[EXTRACT Boundary: Start]
# Walked out after 4 years



## ThreeCreeks (Jul 1, 2022)

This is a little late as I haven’t been active on the forums for two years but yesterday marked six months since I quit mid-shift.

I loved my store for the first 3.5 years that I was there. I was going to make it my career. I started off on inbound and became the backroom TL less than a year later. Target eliminated that position six months after I was promoted and I transitioned over to the Fulfillment TL position.

Last summer we had a new SD start and she was the demise of the store, literally. The worst person I’ve ever met in my life. She down talked everyone and was flat out rude no matter how well you did.

I never missed a day of work during my four years there. I was late once. I stayed late when I needed and often worked 50-60 hours a week. Rarely took my last break. Never hit meal compliance.

Last December my sister, who was home visiting from college, locked herself out of our condo and came to the store to ask for my keys. She was well known in the store. So much so they use to let her do homework in the breakroom while I was working, which stopped with the hire of our new SD. Shortly after getting called to the service desk to give her my keys, I was called to the SD office and written up for it because “you can’t have visitors at work.“ That was it for me. I cleaned off my TL desk, cleaned out my locker and walked out. “You’re not rehirable if you quit” she said as I walked out to which I responded with “I don’t care.” I came back the following day to turn in my TL keys to AP and to apologize to my team in person. I loved my team like family.

I’ve never walked out of a job before. Always have put in my two weeks. I couldn’t do it any longer though mentally. I got home that day and it was a huge relief knowing I didn’t have to go back to that place.

Since then the following have quit: Inbound TL, GM ETL, Service & Engagement TL, GM TL 1, GM TL 2, GM TL 3, VM, Receiver (who’d been there for eight years). Not surprisingly the SD quit (or was forced to quit) a few months after I quit. I’ve talked to a few people there and it’s getting back to normal but the damage has been done.
[EXTRACT Boundary: End]
[SUPPLIED INFORMATION Boundary: Start]
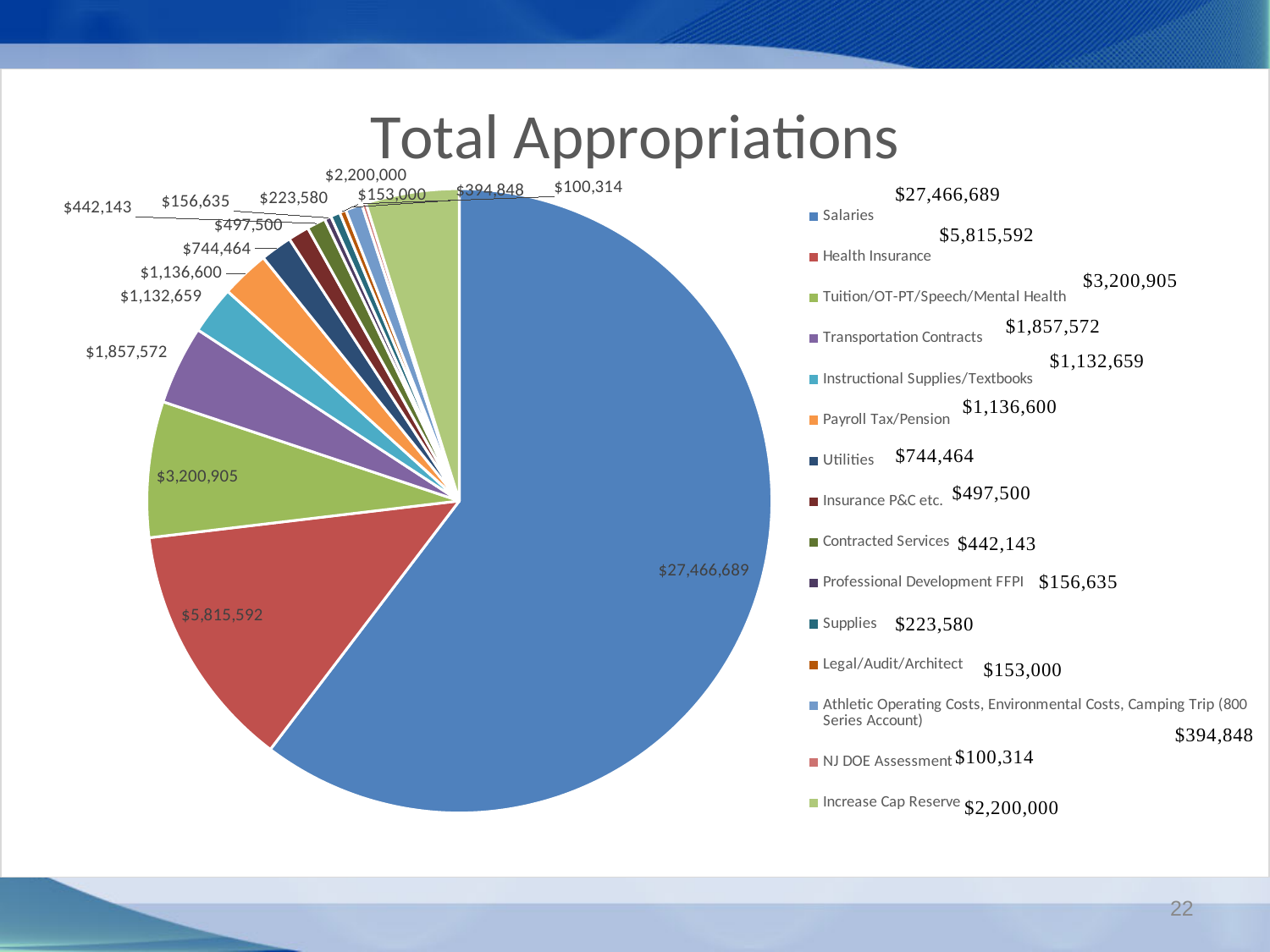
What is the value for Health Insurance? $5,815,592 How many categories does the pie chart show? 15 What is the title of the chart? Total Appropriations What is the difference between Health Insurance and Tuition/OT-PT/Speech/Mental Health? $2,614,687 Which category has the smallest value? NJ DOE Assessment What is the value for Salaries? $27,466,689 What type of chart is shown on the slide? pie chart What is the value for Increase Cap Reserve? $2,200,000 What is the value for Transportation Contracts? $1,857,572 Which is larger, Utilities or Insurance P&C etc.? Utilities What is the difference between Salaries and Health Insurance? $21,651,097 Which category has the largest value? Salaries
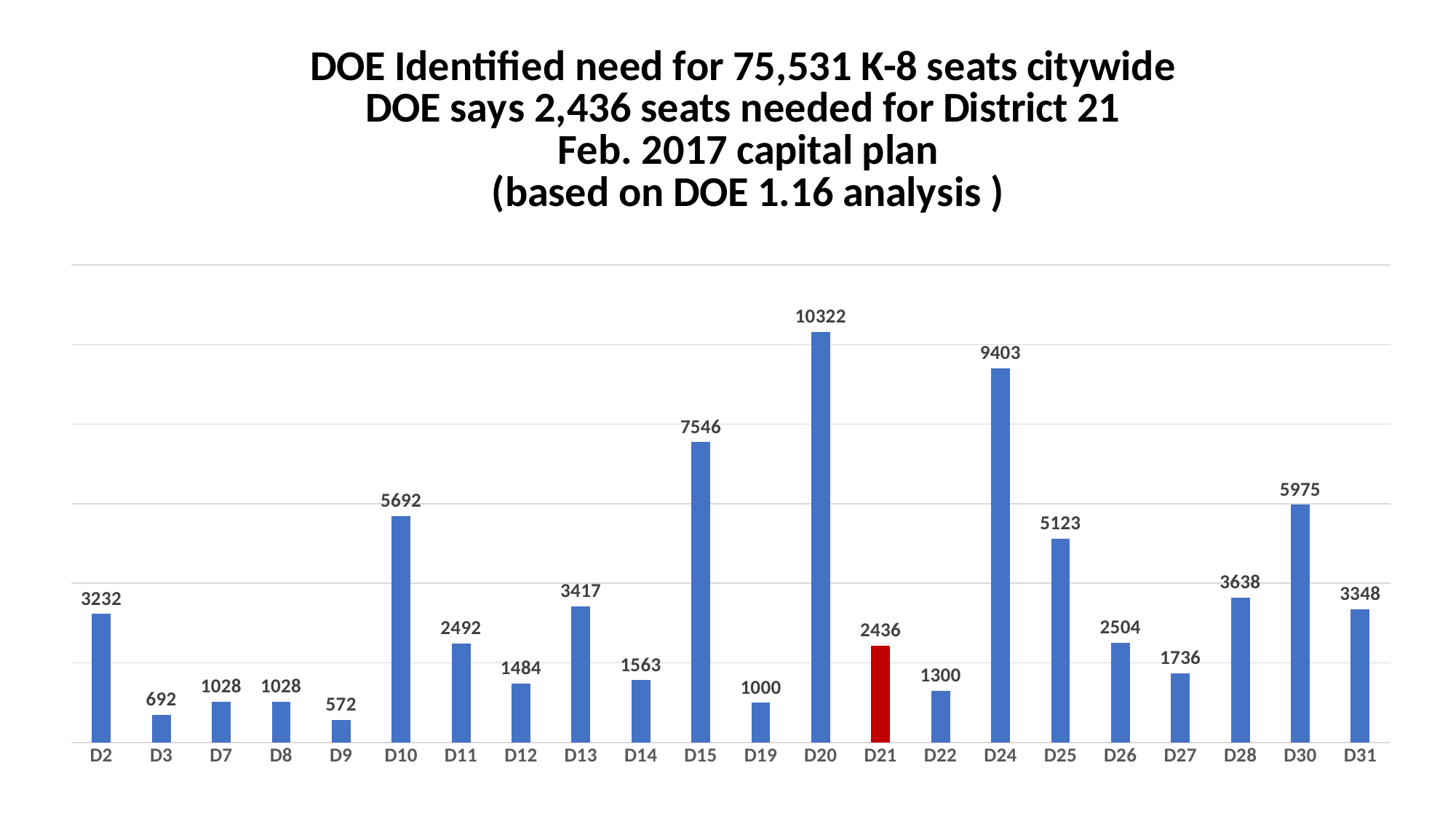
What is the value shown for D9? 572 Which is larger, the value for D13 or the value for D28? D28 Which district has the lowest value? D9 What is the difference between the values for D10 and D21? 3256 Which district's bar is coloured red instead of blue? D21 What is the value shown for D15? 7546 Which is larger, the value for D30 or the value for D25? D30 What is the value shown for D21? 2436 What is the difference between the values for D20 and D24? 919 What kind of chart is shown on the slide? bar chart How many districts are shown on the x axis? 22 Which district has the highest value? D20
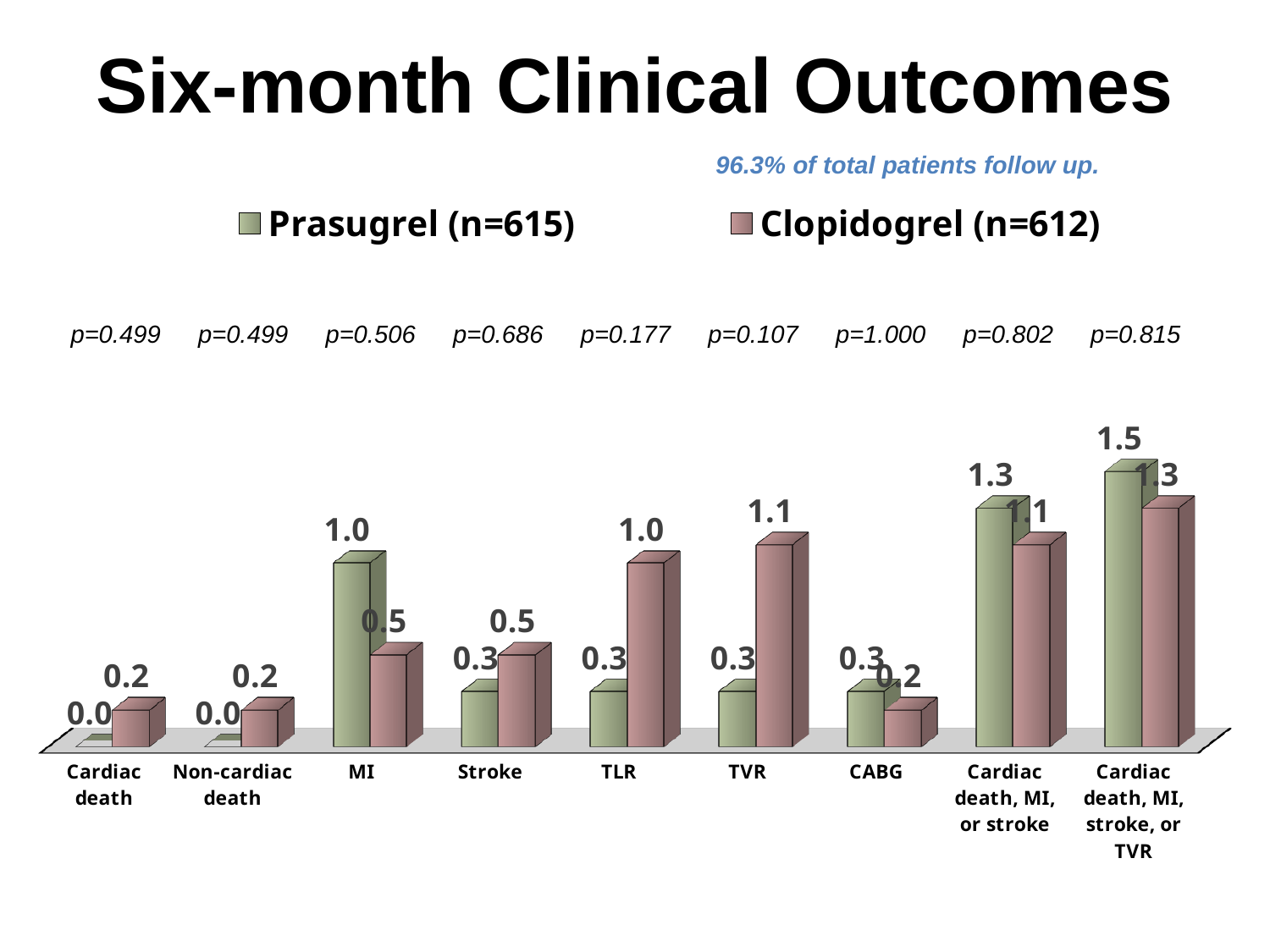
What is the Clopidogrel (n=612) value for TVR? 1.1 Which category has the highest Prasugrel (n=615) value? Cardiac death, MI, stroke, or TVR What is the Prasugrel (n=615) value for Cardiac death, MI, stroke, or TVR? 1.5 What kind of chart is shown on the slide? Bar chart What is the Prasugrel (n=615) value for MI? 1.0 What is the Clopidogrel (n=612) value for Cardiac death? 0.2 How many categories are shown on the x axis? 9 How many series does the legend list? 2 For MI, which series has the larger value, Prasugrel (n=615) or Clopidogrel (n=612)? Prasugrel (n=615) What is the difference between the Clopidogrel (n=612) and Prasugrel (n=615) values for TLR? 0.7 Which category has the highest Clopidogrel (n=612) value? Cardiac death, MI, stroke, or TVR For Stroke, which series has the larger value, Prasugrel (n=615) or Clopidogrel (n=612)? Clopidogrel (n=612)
[SUPPLIED INFORMATION Boundary: End]
## EXERCISE
Could you continue the forum post above about walking out of a store job after four years, starting after its last sentence?

## RESPONSE AREA
I’ll miss you Target. Thanks for a wonderful 3.5 years of my life and some of the best friends I’ll ever have.


----------



## He77CAT (Jul 1, 2022)

Wish you much happiness in your next chapters.


----------



## Hardlinesmaster (Jul 1, 2022)

Congrats! I am sad spot did this to you.


----------



## TheClopen (Jul 9, 2022)

"Can't have visitors at work" I call BS.
My SD has seen me with visitors at work and fully respected that. 
We were even having a meeting once at the front of the store and someone that knew me came up to talk and the SD stepped to the side and said we can continue this conversation after and let me say hello to the person.
Had zero issues with it, which is how it should be. There's no problem with saying hello to someone for a few mins that's visiting your store as a guest. I don't blame ya man.


----------



## Tarshitsucks (Jul 12, 2022)

What an asshole. Good luck on the future.


----------



## ThreeCreeks (Jul 22, 2022)

TheClopen said:


> "Can't have visitors at work" I call BS.
> My SD has seen me with visitors at work and fully respected that.
> We were even having a meeting once at the front of the store and someone that knew me came up to talk and the SD stepped to the side and said we can continue this conversation after and let me say hello to the person.
> Had zero issues with it, which is how it should be. There's no problem with saying hello to someone for a few mins that's visiting your store as a guest. I don't blame ya man.



Right? Our SDs husband use to come to work to bring her lunch once or twice a week. How is this any different than my sister stopping by to grab my keys? Furthermore, several employees had their kids/significant other visiting occasionally during shifts. I’m convinced they were trying their hardest to get long term employees out. If so it definitely worked.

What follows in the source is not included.